[Selected extract]

Some upper storeys of properties along Edward Street could be improved and the same applies to Castle Street Upper; congratulations on the refurbishment of Mason’s Bar.

Work in progress has been noted at a number of premises. Too many business premises feature roller security shutters to the outside of their windows outside of business hours and this diminishes the visual amenity of their respective streetscapes; shutters can be placed to the back of window displays thus allowing an attractive window presentation at all times.

Public buildings enjoy a good presentation overall; the Garda station could tidy its curtilage area and install some landscaping and a school on the North Circular Road could feature landscaping to its grounds.

The Active Travel initiative is noted and the end result for greater pedestrian and cyclist access to the Mall is laudable.

Landscaping and Open Spaces / Tírdhreachú agus Spásanna Oscailte:

Roundabouts dedicated to departed friends is a poignant tribute to their memory; the landscaped area on the Caherslee road dedicated to Joe Barrett was especially admired for its design and maintenance.

Both hard and soft landscaping at Lidl is successful and the Ballymullen roundabout stands out also for the quality of its landscaping which is impressive.

Container flower displays throughout the town and flowerbeds / shrubberies look beautiful and enhance their immediate environs however, this heading is not just about flowers it is about the ‘greening of our towns’ and the emphasis on trees and hedgerow is of paramount importance and not just planting new trees but also the maintenance of existing trees.

The management of too many of trees in Tralee is misguided in the opinion of your adjudicator; many appear to have been over pruned and may lose marks for you under this heading if allowed to continue indefinitely; you are advised to take professional advice on this issue.

Continue to plant for year-round interest and colour and continue to keep the needs of wildlife and pollinators in mind when choosing plant species. Ensure that all new amenity developments have universal accessibility. Numerous new and upgraded landscaped areas were noted, the most admired by your adjudicator is the new stone obelisk with landscaping at Scotias Corner.

Wildlife, Habitats and Natural Amenities / Fiadhúlra, Gnáthóga agus Taitneamhachtaí Nádúrtha:

The Town Park is really impressive and flower displays are quite a stunning visually speaking and undoubtedly meet the requirements of pollinators.

Landscaping to the roadside of the town centre carpark looks well and also to the council offices. The environs of the Aqua Dome centre are landscaped to the highest standard particularly in terms of green open spaces.

Bat and bird boxes at many locations are noted and the Bat Walks sound like fun; have bat species been identified?

If not, this could perhaps be the basis of a project for next year. Bird hides are also suggested if not already in situ.

How many species of butterfly can be identified in the Butterfly Garden at Manor Village? Perhaps this could be a fun project for school children.

It is this type of detail that can attract additional marks under this heading. If there is a biodiversity plan for Tralee it should be included with next year’s application especially details on invasive species and their management if any.

The Wetlands Wildlife amenity is invaluable in the life of the local, national and international community.

The new canal walkway of almost 5K round trip and the Kerry Camino Way are excellent developments and complement the Kerry Way which starts in Tralee. Maintenance of the site of the Famine and Workhouse graveyard is commendable.

[/Selected extract]

_What to do_.
List the walking routes named in the final paragraph of the Tralee adjudication report. The saved entries have no connection to the Tralee adjudication report.

[Given data]

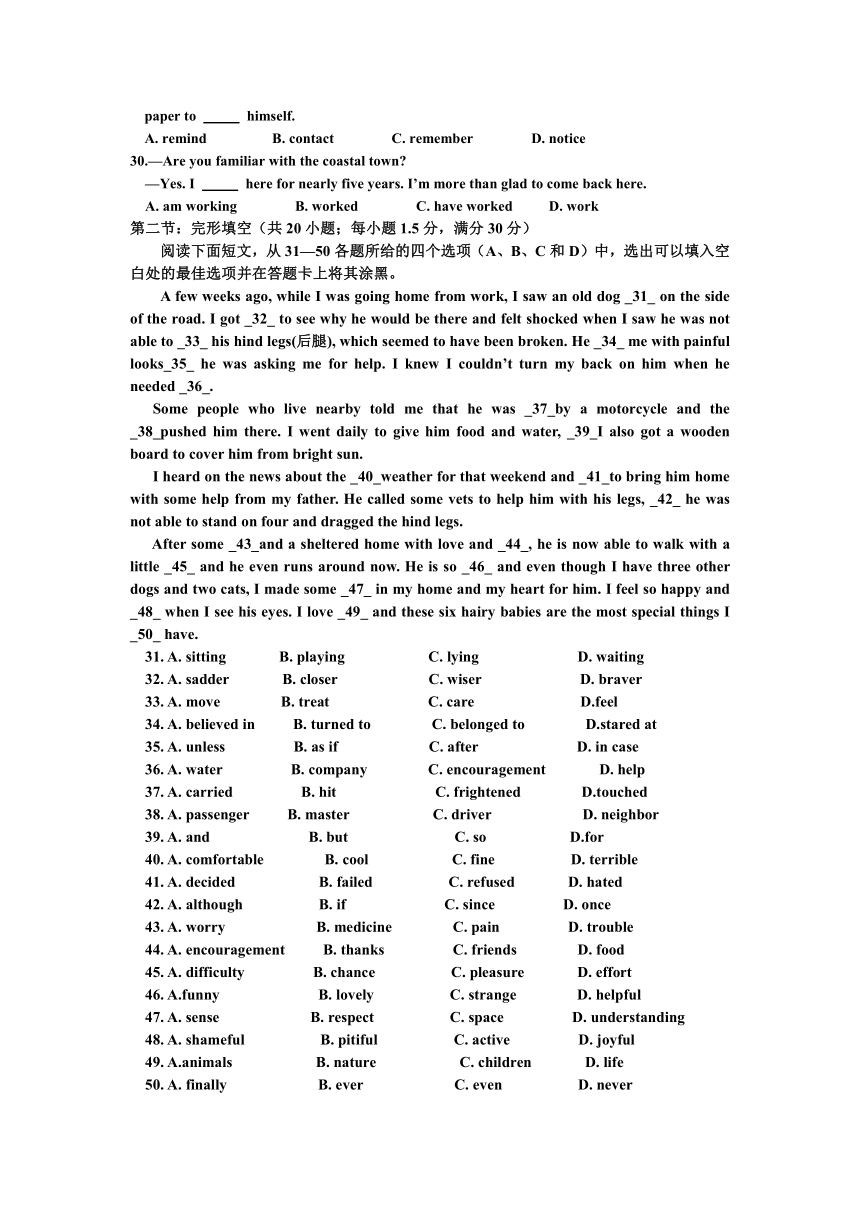 paper to _____ himself.

A. remind B. contact C. remember D. notice

30.—Are you familiar with the coastal town?

—Yes. I _____ here for nearly five years. I'm more than glad to come back here.

A. am working B. worked C. have worked D. work

第二节：完形填空（共 20 小题；每小题 1.5 分，满分 30 分）

阅读下面短文，从 31—50 各题所给的四个选项（A、B、C 和 D）中，选出可以填入空白处的最佳选项并在答题卡上将其涂黑。

A few weeks ago, while I was going home from work, I saw an old dog _31_ on the side of the road. I got _32_ to see why he would be there and felt shocked when I saw he was not able to _33_ his hind legs(后腿), which seemed to have been broken. He _34_ me with painful looks_35_ he was asking me for help. I knew I couldn't turn my back on him when he needed _36_.

Some people who live nearby told me that he was _37_by a motorcycle and the _38_pushed him there. I went daily to give him food and water, _39_I also got a wooden board to cover him from bright sun.

I heard on the news about the _40_weather for that weekend and _41_to bring him home with some help from my father. He called some vets to help him with his legs, _42_ he was not able to stand on four and dragged the hind legs.

After some _43_and a sheltered home with love and _44_, he is now able to walk with a little _45_ and he even runs around now. He is so _46_ and even though I have three other dogs and two cats, I made some _47_ in my home and my heart for him. I feel so happy and _48_ when I see his eyes. I love _49_ and these six hairy babies are the most special things I _50_ have.

31. A. sitting B. playing C. lying D. waiting
32. A. sadder B. closer C. wiser D. braver
33. A. move B. treat C. care D.feel
34. A. believed in B. turned to C. belonged to D.stared at
35. A. unless B. as if C. after D. in case
36. A. water B. company C. encouragement D. help
37. A. carried B. hit C. frightened D.touched
38. A. passenger B. master C. driver D. neighbor
39. A. and B. but C. so D.for
40. A. comfortable B. cool C. fine D. terrible
41. A. decided B. failed C. refused D. hated
42. A. although B. if C. since D. once
43. A. worry B. medicine C. pain D. trouble
44. A. encouragement B. thanks C. friends D. food
45. A. difficulty B. chance C. pleasure D. effort
46. A.funny B. lovely C. strange D. helpful
47. A. sense B. respect C. space D. understanding
48. A. shameful B. pitiful C. active D. joyful
49. A.animals B. nature C. children D. life
50. A. finally B. ever C. even D. never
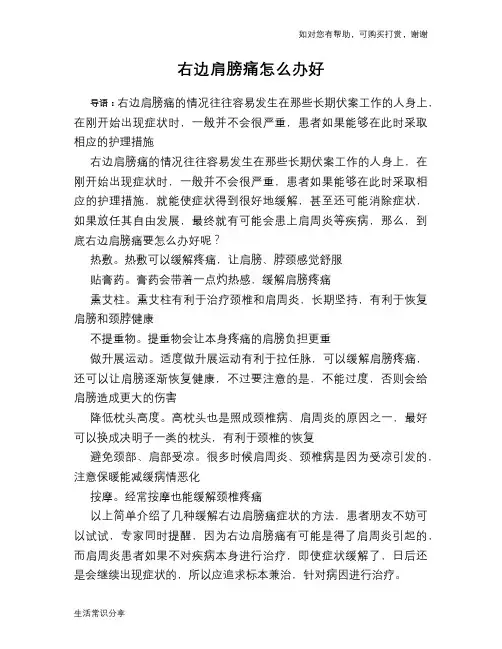 如对您有帮助，可购买打赏，谢谢

右边肩膀痛怎么办好

导语：右边肩膀痛的情况往往容易发生在那些长期伏案工作的人身上，在刚开始出现症状时，一般并不会很严重，患者如果能够在此时采取相应的护理措施

右边肩膀痛的情况往往容易发生在那些长期伏案工作的人身上，在刚开始出现症状时，一般并不会很严重，患者如果能够在此时采取相应的护理措施，就能使症状得到很好地缓解，甚至还可能消除症状，如果放任其自由发展，最终就有可能会患上肩周炎等疾病，那么，到底右边肩膀痛要怎么办好呢？

热敷。热敷可以缓解疼痛，让肩膀、脖颈感觉舒服

贴膏药。膏药会带着一点灼热感，缓解肩膀疼痛

熏艾柱。熏艾柱有利于治疗颈椎和肩周炎，长期坚持，有利于恢复肩膀和颈脖健康

不提重物。提重物会让本身疼痛的肩膀负担更重

做升展运动。适度做升展运动有利于拉任脉，可以缓解肩膀疼痛，还可以让肩膀逐渐恢复健康，不过要注意的是，不能过度，否则会给肩膀造成更大的伤害

降低枕头高度。高枕头也是照成颈椎病、肩周炎的原因之一，最好可以换成决明子一类的枕头，有利于颈椎的恢复

避免颈部、肩部受凉。很多时候肩周炎、颈椎病是因为受凉引发的，注意保暖能减缓病情恶化

按摩。经常按摩也能缓解颈椎疼痛

以上简单介绍了几种缓解右边肩膀痛症状的方法，患者朋友不妨可以试试，专家同时提醒，因为右边肩膀痛有可能是得了肩周炎引起的，而肩周炎患者如果不对疾病本身进行治疗，即使症状缓解了，日后还是会继续出现症状的，所以应追求标本兼治，针对病因进行治疗。

生活常识分享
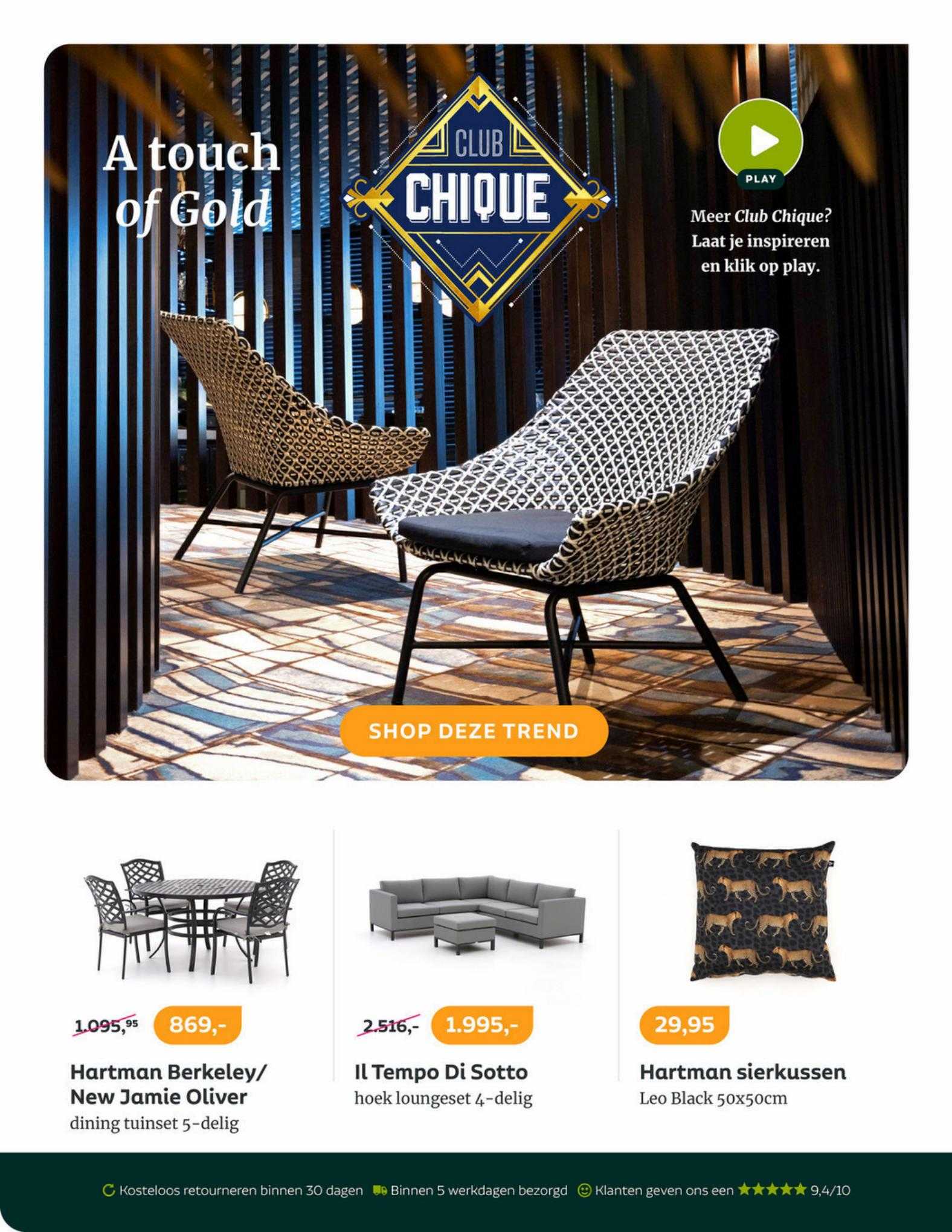 A touch of Gold

CLUB CHIQUE

PLAY

Meer Club Chique? Laat je inspireren en klik op play.

SHOP DEZE TREND

1.095,95 869,-

Hartman Berkeley/ New Jamie Oliver
dining tuinset 5-delig

2.516,- 1.995,-

Il Tempo Di Sotto
hoek loungeset 4-delig

29,95

Hartman sierkussen
Leo Black 50x50cm

Kosteloos retourneren binnen 30 dagen Binnen 5 werkdagen bezorgd Klanten geven ons een ★★★★★ 9,4/10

[/Given data]

_Response for this exercise_.
- The new canal walkway
- The Kerry Camino Way
- The Kerry Way